§ Work required
Find the lines in these entries that include the word "assets" and state how many there are, with no other words.

=== Begin Enclosure ===

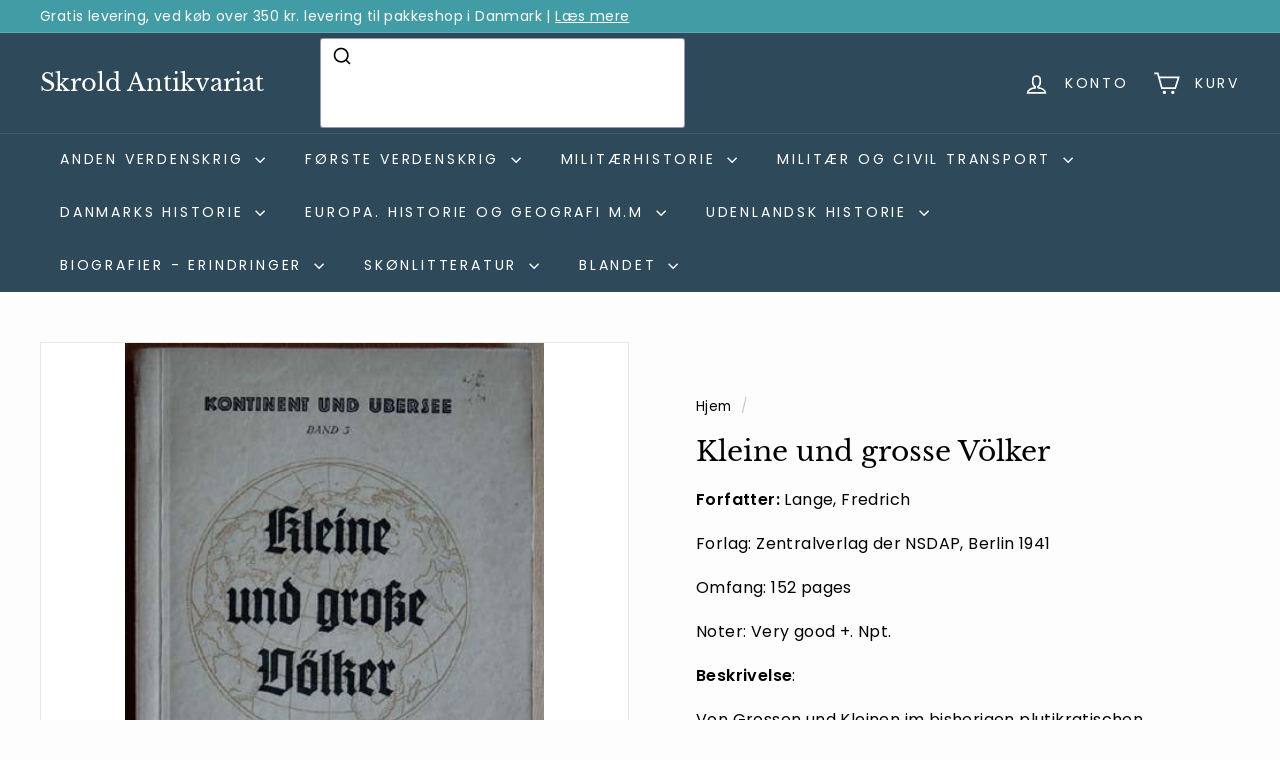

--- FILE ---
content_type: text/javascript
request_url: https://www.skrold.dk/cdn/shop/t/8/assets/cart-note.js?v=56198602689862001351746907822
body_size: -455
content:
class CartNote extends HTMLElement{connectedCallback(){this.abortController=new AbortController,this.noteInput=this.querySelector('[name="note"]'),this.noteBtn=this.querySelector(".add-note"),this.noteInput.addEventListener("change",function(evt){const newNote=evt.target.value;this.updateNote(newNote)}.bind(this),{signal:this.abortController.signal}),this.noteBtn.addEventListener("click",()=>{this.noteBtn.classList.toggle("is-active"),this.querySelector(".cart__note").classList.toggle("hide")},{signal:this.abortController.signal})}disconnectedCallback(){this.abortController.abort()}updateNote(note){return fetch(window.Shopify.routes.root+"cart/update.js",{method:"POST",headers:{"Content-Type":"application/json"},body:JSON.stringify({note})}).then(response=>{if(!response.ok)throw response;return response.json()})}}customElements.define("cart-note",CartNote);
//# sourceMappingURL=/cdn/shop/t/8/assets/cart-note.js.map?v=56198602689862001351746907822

=== End Enclosure ===
=== Begin Enclosure ===

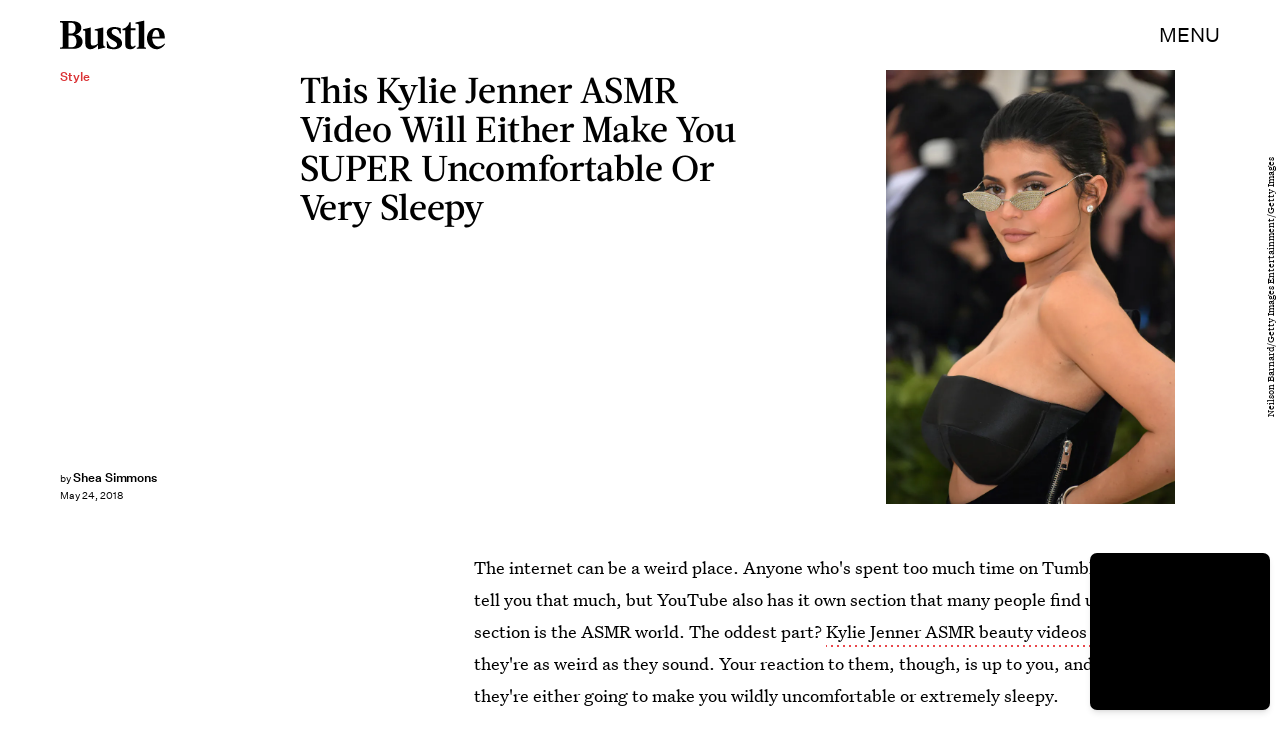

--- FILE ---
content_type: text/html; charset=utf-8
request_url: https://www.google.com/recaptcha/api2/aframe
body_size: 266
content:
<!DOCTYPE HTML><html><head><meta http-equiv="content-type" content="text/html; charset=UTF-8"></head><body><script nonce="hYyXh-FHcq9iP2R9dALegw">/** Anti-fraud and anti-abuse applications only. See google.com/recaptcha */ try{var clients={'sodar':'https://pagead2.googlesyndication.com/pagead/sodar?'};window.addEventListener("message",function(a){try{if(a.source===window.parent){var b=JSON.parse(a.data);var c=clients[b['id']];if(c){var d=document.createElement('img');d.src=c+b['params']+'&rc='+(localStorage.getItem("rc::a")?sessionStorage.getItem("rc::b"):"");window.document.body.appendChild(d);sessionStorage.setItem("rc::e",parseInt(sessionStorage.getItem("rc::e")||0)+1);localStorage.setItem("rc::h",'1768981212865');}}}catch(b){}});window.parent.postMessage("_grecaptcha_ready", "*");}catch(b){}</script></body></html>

=== End Enclosure ===

§ Result of the task
2